Local Reactions to the Second Canal

When the Regent's Canal was proposed, the Vestry objected strongly.

‘-------- the additional evil which an additional canal must produce upon the morals of the inhabitants, as we see from the sad experience of the profligacy of the barge-men of the Grand Union Canal and the burden of the families, the indecent exposure of nakedness by bathing in the canal and all the other evils constantly attending on a roving and restless set of people who are one week in the Potteries in Staffordshire and the next in Paddington.'

It is true that some of the boatmen were tough characters. One man was leading his horse one day with the line slack. It tightened to show a dead man draped over it. Seeing that the body had good boots on it, the man took them off the corpse, found they fitted, and swopped them for his own. Then he threw the body back, now wearing the canal man's boots.
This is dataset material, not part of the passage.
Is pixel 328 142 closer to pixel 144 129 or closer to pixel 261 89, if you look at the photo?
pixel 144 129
In 1815 a Pickford's porter who had refused to countenance pilfering from boats, was chased by a mob and beaten up in his own home.

In 1829, two members of the newly formed Metropolitan Police attempted to prevent the beating of a horse towing a barge and were set upon and pitched into the canal.
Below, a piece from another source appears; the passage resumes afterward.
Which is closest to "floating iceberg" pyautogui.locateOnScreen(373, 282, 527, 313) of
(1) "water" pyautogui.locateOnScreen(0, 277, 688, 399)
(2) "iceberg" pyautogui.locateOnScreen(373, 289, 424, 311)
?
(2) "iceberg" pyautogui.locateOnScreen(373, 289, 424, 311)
At an award ceremony at North Westminster Community School, Lord Bullock, the historian, said :-

"In the eighteen twenties the whole Marylebone and Paddington border was like the Wild West, full of turbulent building; fighting navies  living in temporary shacks; chicken stealing and drink."

In 1811, Louis Simond, a French visitor to London, was shocked to find a 'colony of Irish labourers' near his lodgings in one of the finest parts of London (Portman Square).

They fill every cellar, every garret; a family in each room; very poor, very very uncleanly and very turbulent. They give each other battle every Saturday night --- I have never heard anything similar to the noise these neighbours of ours make; the watchmen are terrified of interfering - one of them being heard to say," Never mind. Let them murder each other if they please."

Years later, in 1842, Edward King was kidnapped from his family and made to work in the kidnapper's boat for three years in another part of the country. Then, when the boat was going towards London, he was promised he could see his parents again. The captain broke his promise, stole the boy's trousers and locked him in his cabin. Edward King realised what was happening. He escaped from the cabin and ran home without any trousers.

Local newspapers have been able to rely on such stories about the canal, scandalous, brutal, romantic, for the last 200 years. However, in 1811, despite their protests, the Vestry was not strong enough to prevent the building of the Regent's Canal.